On October 22nd, 2019, the National Democratic Institute awarded comedian Trevor Noah with the Leadership in Democracy Award at NDI's annual Democracy Gala. With a focus on honoring the role humor plays in democracy, the dinner brought together over 460 democracy activists, members of Congress, labor and non-profit organizations, corporate supporters and members of the administration to celebrate humor as a vital form of free speech. The full video of the evening features NDI Chairman Madeleine Albright, Trevor Noah and a cartoonists panel describing the many ways democracy helps humor.
“The ability to laugh at a leader who doesn’t want to be laughed at is one of the core pillars of freedom,” said Noah in his acceptance speech. "When you can laugh at somebody in power it reminds them that they, like you, are still a human being who is accountable to other human beings."
In presenting Noah with the award, Albright called Noah “one of the world's most intelligent and incisive satirists … exploring the world's injustices and follies with just the right combination of wit and wits.”
“Humor has been used to tell inconvenient truths in ways that unmask the arrogant and corrupt and enable us to see our own opportunities and responsibilities in a fresh light.”
Albright added, “Democracy depends on people who have the courage to speak up, join together and fight back injustice.” Trevor Noah is one of those people.
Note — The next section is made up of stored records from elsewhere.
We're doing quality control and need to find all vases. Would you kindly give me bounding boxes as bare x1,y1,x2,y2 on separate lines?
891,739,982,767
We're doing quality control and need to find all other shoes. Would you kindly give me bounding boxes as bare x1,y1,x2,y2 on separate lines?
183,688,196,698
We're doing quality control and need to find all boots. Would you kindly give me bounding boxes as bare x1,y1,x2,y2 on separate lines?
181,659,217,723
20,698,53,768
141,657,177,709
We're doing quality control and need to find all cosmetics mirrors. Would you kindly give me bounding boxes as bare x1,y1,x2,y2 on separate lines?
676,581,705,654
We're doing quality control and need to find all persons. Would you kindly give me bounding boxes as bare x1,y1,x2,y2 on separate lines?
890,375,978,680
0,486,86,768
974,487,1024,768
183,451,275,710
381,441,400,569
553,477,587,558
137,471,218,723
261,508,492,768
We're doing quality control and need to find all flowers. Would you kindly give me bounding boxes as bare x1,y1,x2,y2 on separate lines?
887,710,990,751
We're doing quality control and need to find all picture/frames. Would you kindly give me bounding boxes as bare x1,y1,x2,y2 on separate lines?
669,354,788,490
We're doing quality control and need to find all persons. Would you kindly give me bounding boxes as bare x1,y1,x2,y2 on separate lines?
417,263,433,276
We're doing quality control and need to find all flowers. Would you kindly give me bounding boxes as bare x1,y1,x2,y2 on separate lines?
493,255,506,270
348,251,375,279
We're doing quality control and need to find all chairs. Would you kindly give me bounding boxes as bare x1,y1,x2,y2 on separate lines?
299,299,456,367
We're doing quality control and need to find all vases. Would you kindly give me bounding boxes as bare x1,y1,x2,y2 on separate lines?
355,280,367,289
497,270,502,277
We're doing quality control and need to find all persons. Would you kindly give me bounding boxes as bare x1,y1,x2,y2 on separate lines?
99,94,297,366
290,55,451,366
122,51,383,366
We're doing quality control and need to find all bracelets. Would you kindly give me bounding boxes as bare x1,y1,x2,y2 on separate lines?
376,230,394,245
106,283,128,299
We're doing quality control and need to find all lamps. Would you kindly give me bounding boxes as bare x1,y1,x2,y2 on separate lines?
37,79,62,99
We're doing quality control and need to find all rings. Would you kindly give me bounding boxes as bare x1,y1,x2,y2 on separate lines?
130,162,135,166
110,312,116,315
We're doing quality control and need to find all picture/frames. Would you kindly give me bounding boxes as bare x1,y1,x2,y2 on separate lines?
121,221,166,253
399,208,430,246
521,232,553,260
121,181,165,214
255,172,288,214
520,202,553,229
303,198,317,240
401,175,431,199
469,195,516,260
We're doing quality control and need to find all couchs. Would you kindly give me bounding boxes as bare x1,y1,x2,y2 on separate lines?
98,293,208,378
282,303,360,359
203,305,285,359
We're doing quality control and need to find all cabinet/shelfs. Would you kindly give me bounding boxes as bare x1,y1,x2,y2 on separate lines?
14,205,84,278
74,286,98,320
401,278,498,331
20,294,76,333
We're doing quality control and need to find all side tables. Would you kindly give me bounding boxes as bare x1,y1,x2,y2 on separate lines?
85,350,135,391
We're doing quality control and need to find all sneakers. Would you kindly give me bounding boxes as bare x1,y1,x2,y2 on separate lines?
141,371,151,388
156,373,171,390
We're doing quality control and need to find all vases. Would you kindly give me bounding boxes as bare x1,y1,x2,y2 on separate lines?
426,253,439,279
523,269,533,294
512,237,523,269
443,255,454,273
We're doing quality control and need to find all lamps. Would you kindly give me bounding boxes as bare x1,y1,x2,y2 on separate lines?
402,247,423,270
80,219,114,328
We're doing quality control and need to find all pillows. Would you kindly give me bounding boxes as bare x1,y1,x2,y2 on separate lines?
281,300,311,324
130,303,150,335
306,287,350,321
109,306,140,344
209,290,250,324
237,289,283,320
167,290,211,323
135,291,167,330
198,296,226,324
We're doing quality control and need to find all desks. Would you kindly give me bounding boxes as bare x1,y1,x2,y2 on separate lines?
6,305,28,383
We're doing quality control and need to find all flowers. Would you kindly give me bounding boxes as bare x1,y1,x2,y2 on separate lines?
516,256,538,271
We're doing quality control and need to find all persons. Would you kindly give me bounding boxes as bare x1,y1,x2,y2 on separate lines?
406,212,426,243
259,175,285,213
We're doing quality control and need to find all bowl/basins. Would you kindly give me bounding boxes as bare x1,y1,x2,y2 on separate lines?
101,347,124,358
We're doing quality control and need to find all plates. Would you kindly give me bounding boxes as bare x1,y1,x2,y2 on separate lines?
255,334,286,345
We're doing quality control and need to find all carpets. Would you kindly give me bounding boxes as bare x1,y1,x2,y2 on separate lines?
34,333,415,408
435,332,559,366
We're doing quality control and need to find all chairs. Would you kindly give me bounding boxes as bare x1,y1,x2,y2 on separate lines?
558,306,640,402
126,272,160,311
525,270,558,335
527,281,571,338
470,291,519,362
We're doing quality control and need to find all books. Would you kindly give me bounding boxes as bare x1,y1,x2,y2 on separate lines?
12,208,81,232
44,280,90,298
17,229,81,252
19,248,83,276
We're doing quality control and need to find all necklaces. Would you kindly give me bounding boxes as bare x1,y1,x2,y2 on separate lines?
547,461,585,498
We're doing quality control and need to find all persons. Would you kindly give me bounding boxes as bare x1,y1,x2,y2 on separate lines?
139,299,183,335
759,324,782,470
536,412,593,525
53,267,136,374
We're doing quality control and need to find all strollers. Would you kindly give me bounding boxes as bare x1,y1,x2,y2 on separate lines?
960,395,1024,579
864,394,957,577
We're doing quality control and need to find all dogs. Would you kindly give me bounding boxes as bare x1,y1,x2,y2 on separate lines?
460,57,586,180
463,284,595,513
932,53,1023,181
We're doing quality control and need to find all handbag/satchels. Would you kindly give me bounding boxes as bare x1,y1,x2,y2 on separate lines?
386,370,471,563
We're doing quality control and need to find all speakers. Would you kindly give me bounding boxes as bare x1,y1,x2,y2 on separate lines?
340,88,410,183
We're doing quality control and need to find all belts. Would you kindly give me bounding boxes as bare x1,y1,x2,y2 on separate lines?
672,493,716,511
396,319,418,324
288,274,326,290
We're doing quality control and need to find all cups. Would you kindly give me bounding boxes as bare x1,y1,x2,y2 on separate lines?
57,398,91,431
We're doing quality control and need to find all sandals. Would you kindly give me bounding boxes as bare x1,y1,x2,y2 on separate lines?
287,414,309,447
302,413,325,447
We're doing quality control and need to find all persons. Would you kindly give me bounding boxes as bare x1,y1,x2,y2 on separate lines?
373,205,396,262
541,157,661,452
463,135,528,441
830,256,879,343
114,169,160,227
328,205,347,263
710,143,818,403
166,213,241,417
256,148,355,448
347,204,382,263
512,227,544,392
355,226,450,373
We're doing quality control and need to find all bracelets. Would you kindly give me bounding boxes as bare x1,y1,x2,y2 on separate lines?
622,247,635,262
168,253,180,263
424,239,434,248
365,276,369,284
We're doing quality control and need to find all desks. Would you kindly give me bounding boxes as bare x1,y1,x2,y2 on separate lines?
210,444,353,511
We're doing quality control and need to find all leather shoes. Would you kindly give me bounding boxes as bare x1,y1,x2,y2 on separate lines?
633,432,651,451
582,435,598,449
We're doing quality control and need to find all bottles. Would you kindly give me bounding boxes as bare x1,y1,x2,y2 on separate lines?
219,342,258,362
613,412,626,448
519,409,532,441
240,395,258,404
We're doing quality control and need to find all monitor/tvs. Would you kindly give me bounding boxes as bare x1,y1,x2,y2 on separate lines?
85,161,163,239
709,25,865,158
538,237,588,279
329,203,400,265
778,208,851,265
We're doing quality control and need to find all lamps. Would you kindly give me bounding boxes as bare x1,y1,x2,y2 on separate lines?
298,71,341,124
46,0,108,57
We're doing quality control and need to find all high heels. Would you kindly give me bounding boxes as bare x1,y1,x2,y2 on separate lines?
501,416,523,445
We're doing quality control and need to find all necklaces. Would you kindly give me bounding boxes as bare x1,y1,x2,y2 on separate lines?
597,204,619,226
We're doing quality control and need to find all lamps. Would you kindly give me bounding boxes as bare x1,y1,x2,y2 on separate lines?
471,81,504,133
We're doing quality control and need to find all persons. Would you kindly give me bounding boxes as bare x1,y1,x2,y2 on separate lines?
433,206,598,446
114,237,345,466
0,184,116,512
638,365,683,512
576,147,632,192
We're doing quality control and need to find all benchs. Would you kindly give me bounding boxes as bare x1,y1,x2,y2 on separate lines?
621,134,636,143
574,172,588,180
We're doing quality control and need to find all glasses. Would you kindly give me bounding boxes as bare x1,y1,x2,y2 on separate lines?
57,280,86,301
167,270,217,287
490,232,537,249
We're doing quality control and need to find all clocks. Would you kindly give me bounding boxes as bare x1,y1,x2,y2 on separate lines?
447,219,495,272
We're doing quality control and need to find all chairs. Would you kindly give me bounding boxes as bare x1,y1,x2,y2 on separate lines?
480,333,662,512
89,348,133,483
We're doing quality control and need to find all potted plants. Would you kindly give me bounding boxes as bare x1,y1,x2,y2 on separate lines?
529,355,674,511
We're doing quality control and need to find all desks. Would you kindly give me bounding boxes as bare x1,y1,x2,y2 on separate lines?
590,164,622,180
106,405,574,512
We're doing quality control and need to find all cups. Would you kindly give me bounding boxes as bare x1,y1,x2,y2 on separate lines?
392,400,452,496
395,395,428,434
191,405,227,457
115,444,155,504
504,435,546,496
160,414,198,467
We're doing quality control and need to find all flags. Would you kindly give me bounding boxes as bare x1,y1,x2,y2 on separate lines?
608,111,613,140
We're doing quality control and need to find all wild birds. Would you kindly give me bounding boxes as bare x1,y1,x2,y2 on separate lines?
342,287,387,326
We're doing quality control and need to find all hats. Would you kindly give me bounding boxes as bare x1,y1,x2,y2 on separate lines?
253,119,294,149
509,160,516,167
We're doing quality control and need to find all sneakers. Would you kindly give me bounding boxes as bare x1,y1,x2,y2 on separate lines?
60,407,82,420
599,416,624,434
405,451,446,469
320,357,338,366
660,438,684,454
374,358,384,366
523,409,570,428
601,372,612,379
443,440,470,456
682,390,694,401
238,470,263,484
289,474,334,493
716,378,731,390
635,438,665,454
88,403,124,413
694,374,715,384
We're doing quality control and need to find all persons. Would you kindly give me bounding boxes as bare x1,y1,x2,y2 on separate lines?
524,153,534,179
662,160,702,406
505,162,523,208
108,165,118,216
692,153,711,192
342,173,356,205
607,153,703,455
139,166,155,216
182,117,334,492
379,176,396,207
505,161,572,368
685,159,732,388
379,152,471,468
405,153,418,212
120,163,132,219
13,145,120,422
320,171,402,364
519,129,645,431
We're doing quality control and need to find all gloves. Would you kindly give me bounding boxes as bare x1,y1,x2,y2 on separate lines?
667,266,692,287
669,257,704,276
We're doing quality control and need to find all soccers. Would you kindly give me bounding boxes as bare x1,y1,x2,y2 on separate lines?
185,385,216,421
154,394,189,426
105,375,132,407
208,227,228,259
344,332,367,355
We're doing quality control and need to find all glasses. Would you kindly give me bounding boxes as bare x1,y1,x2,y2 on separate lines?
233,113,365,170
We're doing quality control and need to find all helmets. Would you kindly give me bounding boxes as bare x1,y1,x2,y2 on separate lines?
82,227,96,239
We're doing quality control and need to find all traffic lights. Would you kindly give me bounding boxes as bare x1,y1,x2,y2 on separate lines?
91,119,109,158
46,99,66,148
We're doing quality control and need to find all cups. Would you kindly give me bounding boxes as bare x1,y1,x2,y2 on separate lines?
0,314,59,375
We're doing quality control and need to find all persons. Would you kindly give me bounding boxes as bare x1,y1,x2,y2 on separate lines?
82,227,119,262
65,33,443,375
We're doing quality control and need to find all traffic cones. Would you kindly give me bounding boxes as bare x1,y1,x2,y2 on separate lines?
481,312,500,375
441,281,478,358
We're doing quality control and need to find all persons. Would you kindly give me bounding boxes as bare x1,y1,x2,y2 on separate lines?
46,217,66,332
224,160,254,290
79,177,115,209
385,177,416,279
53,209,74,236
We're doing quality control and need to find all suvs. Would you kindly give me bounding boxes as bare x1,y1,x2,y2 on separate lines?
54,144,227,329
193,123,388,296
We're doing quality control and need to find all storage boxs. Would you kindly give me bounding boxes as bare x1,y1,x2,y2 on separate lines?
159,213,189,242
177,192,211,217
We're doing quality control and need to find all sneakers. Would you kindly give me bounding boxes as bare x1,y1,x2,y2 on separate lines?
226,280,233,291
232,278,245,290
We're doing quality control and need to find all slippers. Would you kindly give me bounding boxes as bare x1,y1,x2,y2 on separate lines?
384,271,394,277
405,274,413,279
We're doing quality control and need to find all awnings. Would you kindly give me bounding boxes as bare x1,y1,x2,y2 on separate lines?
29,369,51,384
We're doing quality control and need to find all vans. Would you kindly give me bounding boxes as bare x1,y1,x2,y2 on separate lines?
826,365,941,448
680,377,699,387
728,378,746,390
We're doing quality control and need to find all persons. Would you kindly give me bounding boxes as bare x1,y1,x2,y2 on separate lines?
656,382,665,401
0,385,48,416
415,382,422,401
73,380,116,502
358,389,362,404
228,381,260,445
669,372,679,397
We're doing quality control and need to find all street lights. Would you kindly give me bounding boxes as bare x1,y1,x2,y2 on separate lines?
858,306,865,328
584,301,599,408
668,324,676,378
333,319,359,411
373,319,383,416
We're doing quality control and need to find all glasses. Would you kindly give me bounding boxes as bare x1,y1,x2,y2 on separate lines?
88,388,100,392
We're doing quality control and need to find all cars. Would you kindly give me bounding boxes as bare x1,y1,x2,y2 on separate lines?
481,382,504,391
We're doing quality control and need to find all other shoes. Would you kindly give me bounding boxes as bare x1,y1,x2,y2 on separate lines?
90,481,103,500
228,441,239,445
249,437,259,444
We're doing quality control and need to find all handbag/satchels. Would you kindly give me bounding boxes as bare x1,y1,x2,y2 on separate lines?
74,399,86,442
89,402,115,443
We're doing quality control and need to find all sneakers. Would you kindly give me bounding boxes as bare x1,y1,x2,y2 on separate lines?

“I have long felt a connection between humor and democracy. At the core of humor is a freedom of spirit ... humor is perhaps the most democratic form of speech,” NDI President Derek Mitchell told the crowd. “We come together for a single purpose -- to promote and share the promise of democracy, and ensure that promise remains alive for everyone equally everywhere.”
With programs in over seventy countries, NDI is committed to supporting freedom of expression and the right of all citizens to participate fully in democracy, be it via the ballot box or via laughter.
In addition to Noah’s keynote award acceptance speech, Politico’s Matt Wuerker led a panel of political cartoonists from around the world, including Venezuelan cartoonist Rayma Suprani, exiled Chinese cartoonist Liming Wang and Kevin Kallaugh of The Economist.
“Political cartoonists are often the canaries in the coal mine when it comes to freedom of speech,” said Wuerker. “Tolerance of political satire is a hallmark of democracy and open societies.”
Liming Wang, who works in exile under the pen name Rebel Pepper, noted of his native China, “The communist party has no sense of humor at all.”
“I think humor is something that touches everything, and it's a reflection of what is happening in society,” said Rayma Suprani, who lost her job for a cartoon mocking then-president of Venezuela Hugo Chavez.
Mexican comedian Chumel Torres also took the stage to underscore humor’s ability to keep political leaders honest.
“We need humor. We need satire,” said Torres. “Because it’s the only way we can get rid of bullies -- and there are a lot of bullies.”
Iraqi comedian Hussam Hadi also spoke and highlighted humors role in Iraq’s young democracy.
After hearing this international group of cartoonists and comedians, Albright said, “I couldn't be happier to be appearing alongside all of these men and women. They are talented, they are fearless, and they are seriously funny.”
As the evening drew to a close, Noah said, “Let us continue to fight for freedoms around the world, let us continue to uplift those who do not have voices, let us fight to be progressive, let us move marginalized voices forward using comedy, using any freedom of speech that we are allowed."
The National Democratic Institute would like to thank all of our local partners, donors, board members, leadership and staff who have played such a vital role in fulfilling our mission to work for democracy and make democracy work.
“We are, as always, extraordinarily grateful for the support and partnership provided by our parent organization, the National Endowment for Democracy, as well as our friends and partners from the U.S. Agency for International Development, and the State Department’s Bureau of Democracy, Human Rights, and Labor,” said Mitchell.